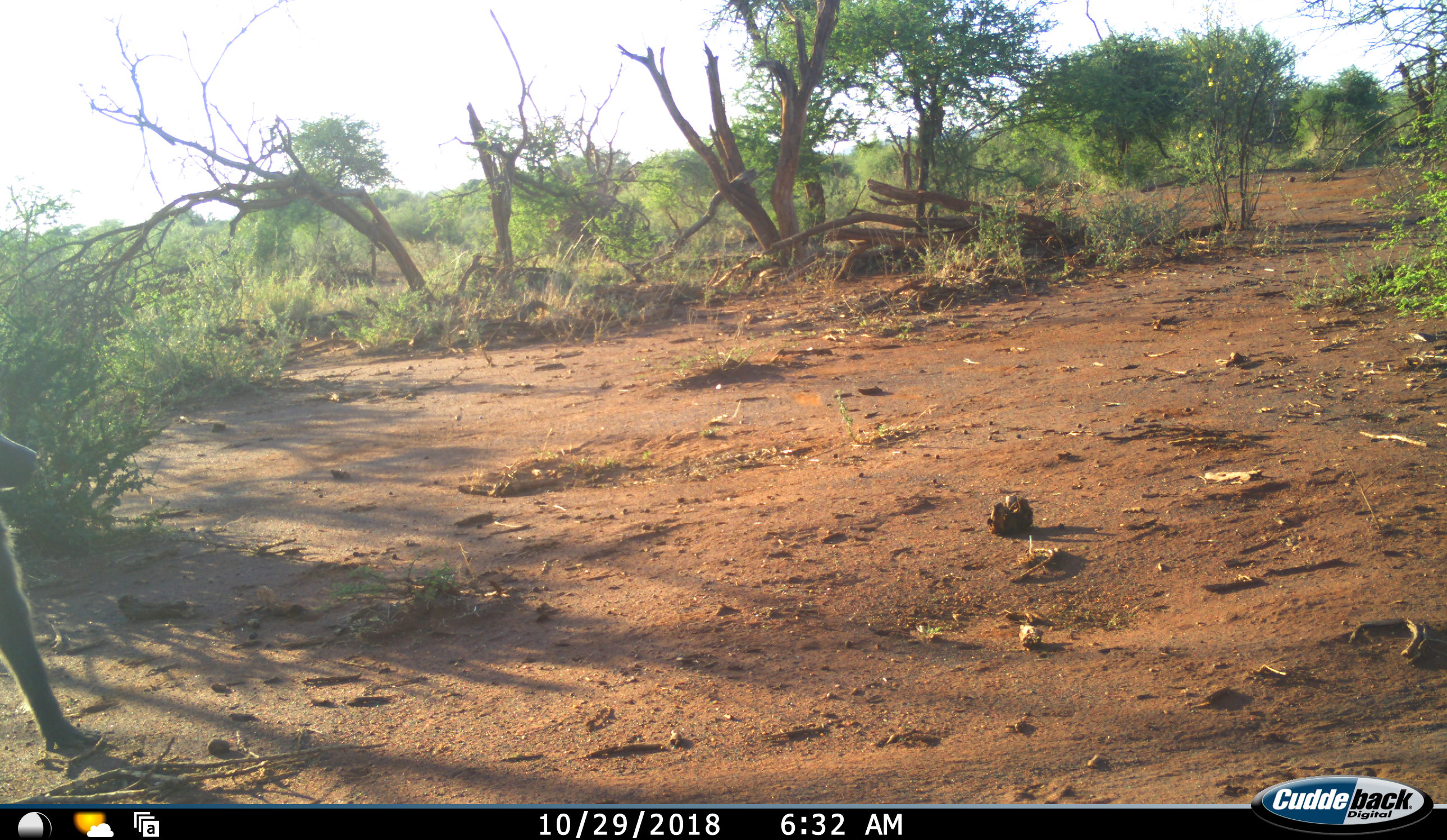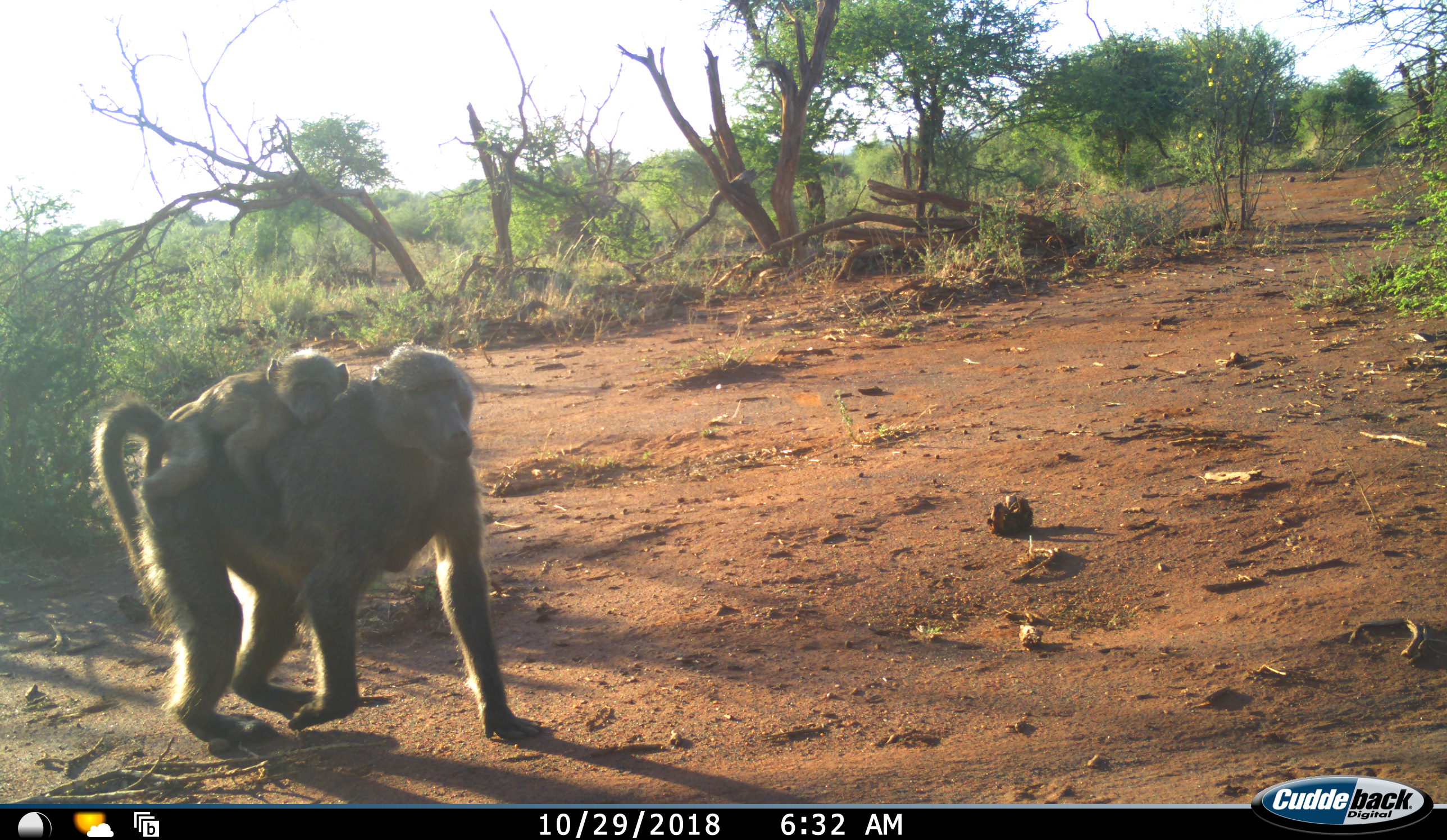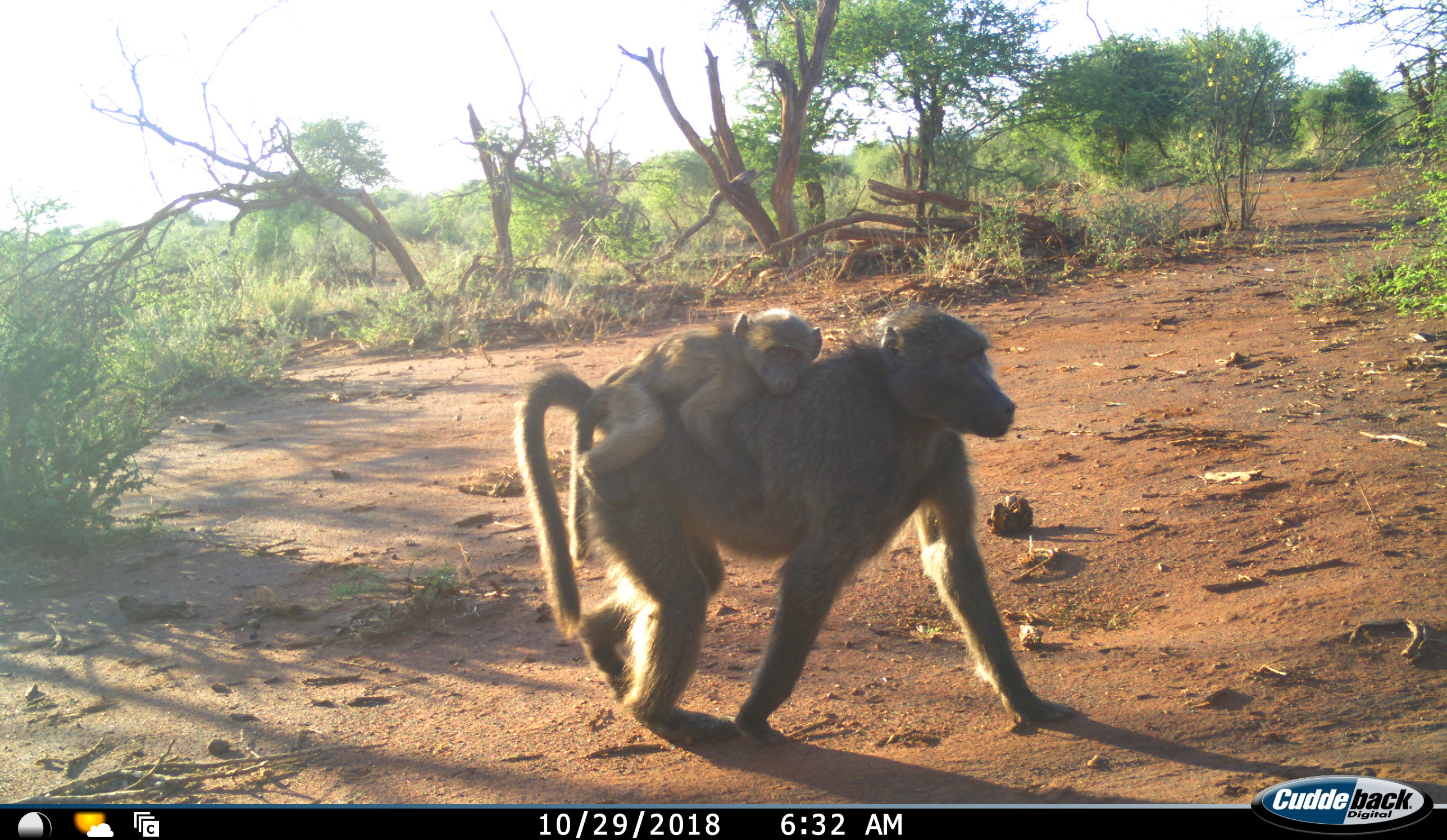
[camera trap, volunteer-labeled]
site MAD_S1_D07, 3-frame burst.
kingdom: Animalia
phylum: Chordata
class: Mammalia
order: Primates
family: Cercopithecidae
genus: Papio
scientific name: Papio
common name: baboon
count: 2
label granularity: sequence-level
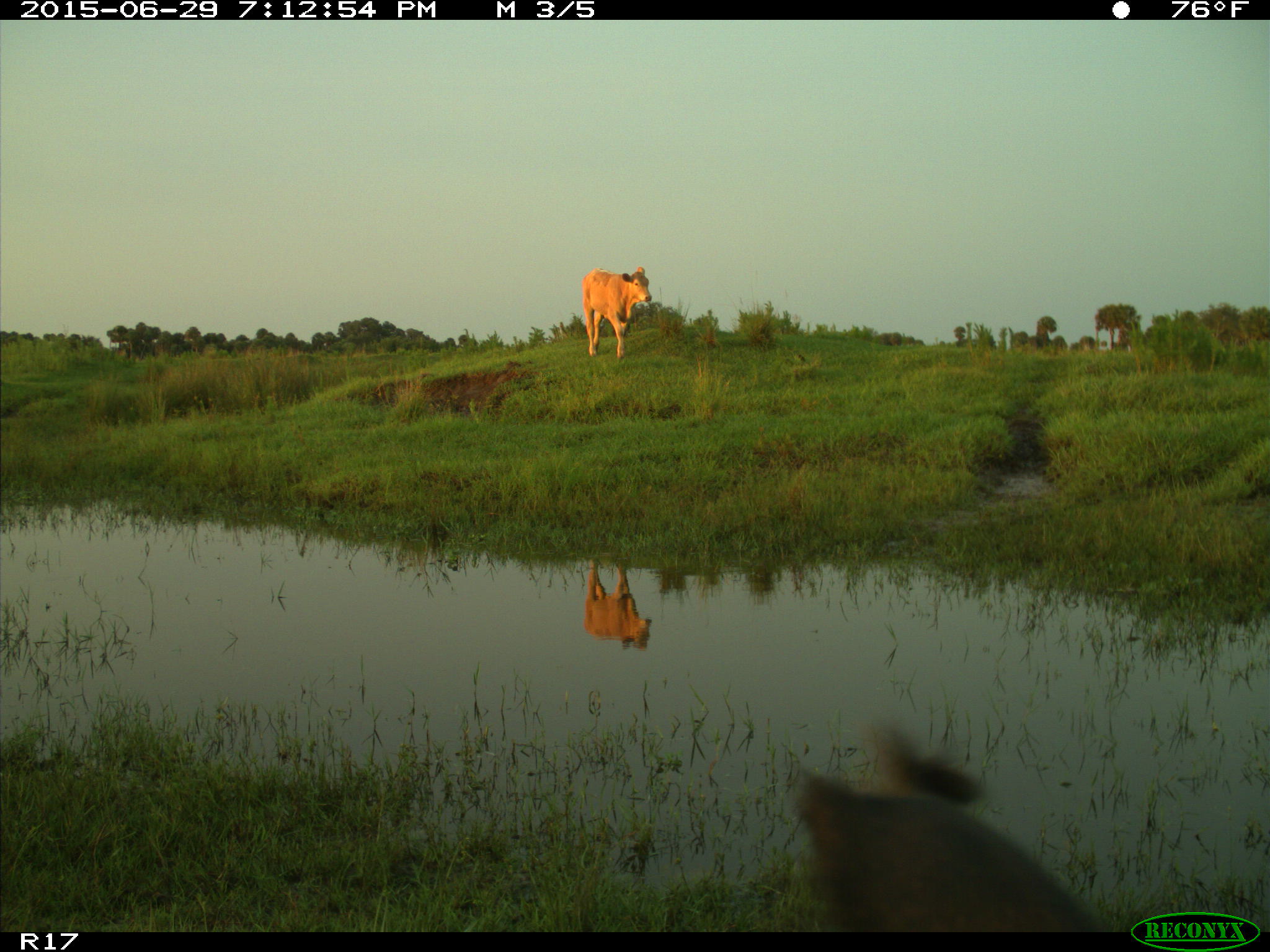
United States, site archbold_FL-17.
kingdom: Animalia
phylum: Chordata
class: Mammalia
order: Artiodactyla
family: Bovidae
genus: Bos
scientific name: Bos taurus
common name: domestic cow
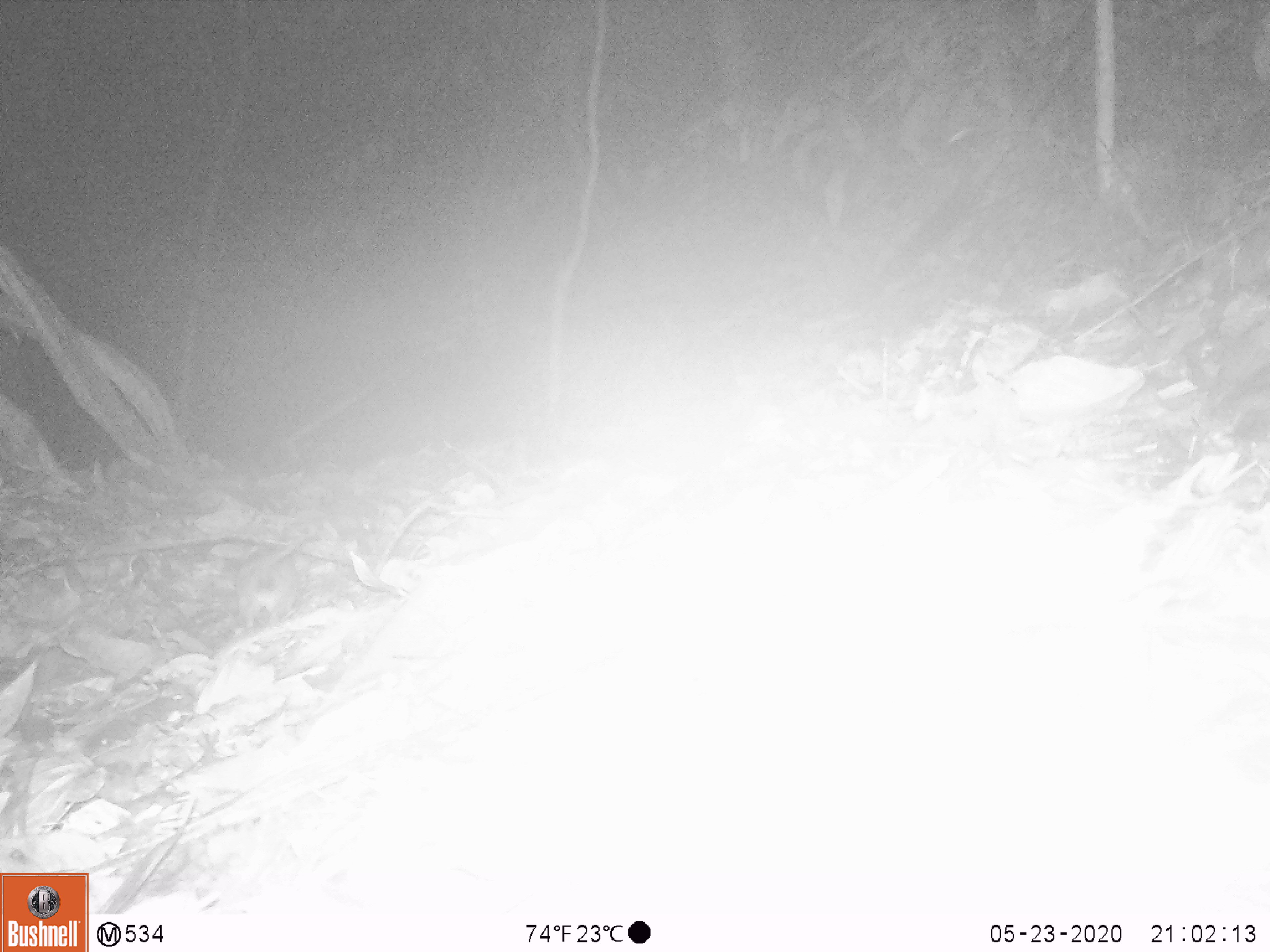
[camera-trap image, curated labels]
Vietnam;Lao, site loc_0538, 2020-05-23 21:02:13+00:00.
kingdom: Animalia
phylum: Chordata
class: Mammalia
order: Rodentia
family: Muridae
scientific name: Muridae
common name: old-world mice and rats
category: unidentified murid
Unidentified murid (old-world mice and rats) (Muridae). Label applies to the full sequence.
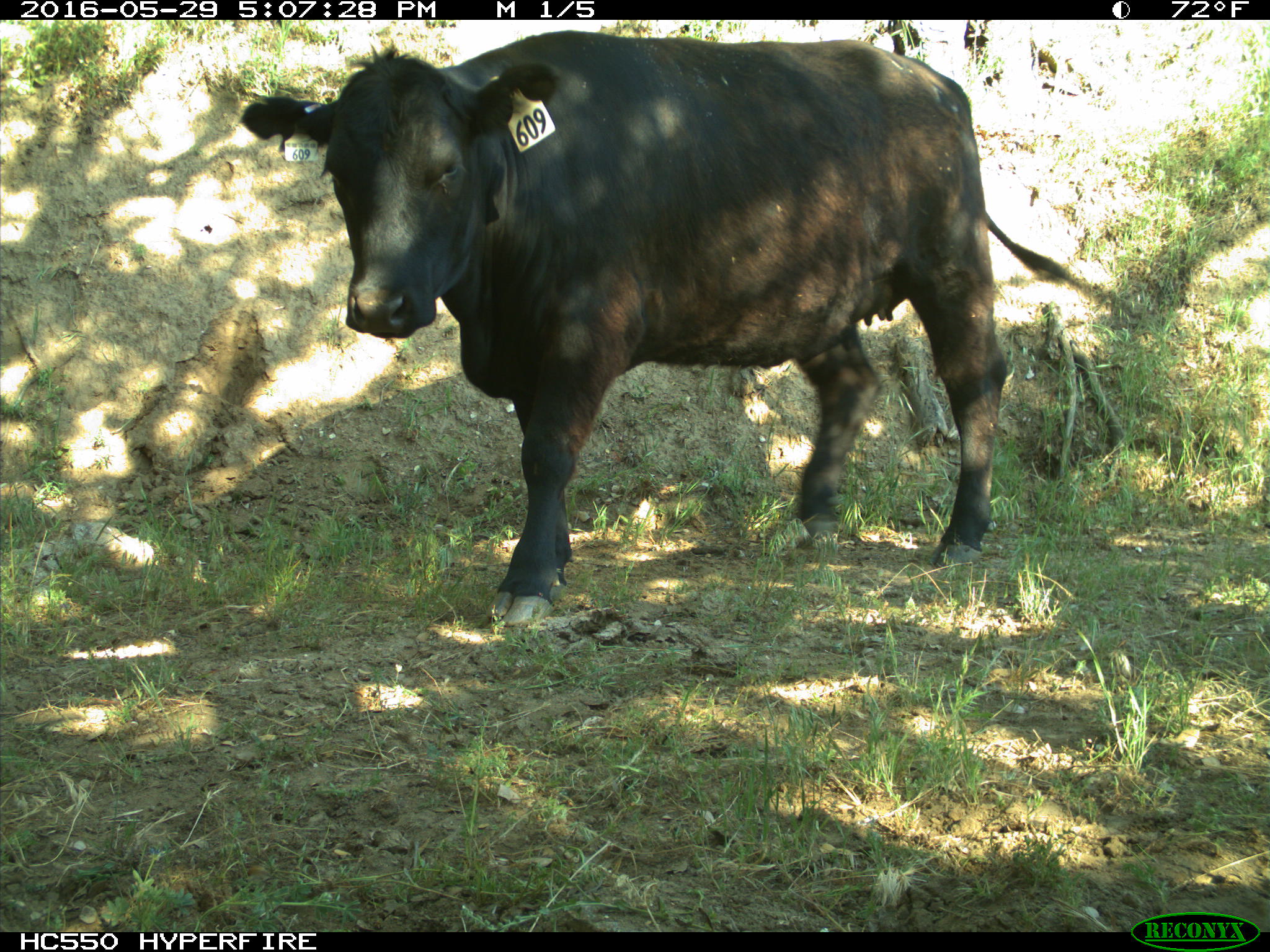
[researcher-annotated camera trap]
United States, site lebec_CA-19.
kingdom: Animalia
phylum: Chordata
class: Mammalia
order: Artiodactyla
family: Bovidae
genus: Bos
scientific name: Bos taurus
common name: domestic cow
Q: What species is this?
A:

━━━━

## Task statement
A single number is required: the count of lines in the records that include the string "common".

## Result of this exercise
4